‘Knives in the air’

Between the soft white sky and the navy ripples of the Bosporus, black birds swarmed, and on that overcast afternoon we watched them for hours. They were not searching for food; not fleeing from predators. They were flying purely for the thrill of it. Because that was what they were. That was why.

High up, cormorants perched until they fell suddenly from the sky, dead weights into the depths. They’d emerge and bob like ducks, wielding their spear-like beaks, before diving back down into the bright blue waters. At the time we did not imagine how deep they went, or what they found down there.

In truth, we forgot about them, because the jellyfish were waltzing on the surface, the fishing rods were whipping back and forth, and all kinds of other birds kept cutting up the sky, from left to right, right to left, in their ever-changing constellations.

Shiny shearwaters the colour of wet seals cruised low in packs through the bouncy midwater air where ferry slipstreams and evening winds collided. When their flight path curved they flashed us a glint of white, like the fleeting wink of a sunbeam on a razor blade.

Closer to the banks, angel-white seagulls circled nonchalantly. They spoke in guttural croaks made long, and it never sounded like anything nice.
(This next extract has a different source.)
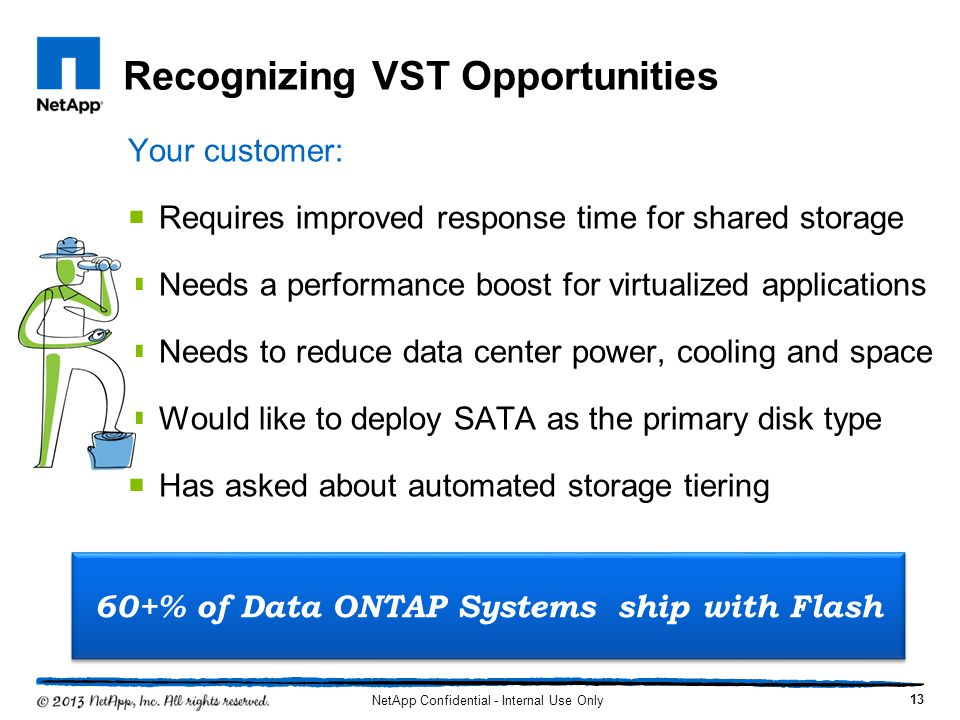 Recognizing VST Opportunities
Despite their plumage, they appeared entirely black from underneath, with their bent wings as sharp as daggers.

It was almost a relief to hear the swifts squeal in their innocent, excited way. They moved with meaning; tiny darts thrown almost too fast too see. By the time you moved your head, they were gone, and another one was in its place, dragging your gaze upwards, sideways, into loop-the-loops, and we couldn’t help but smile with them.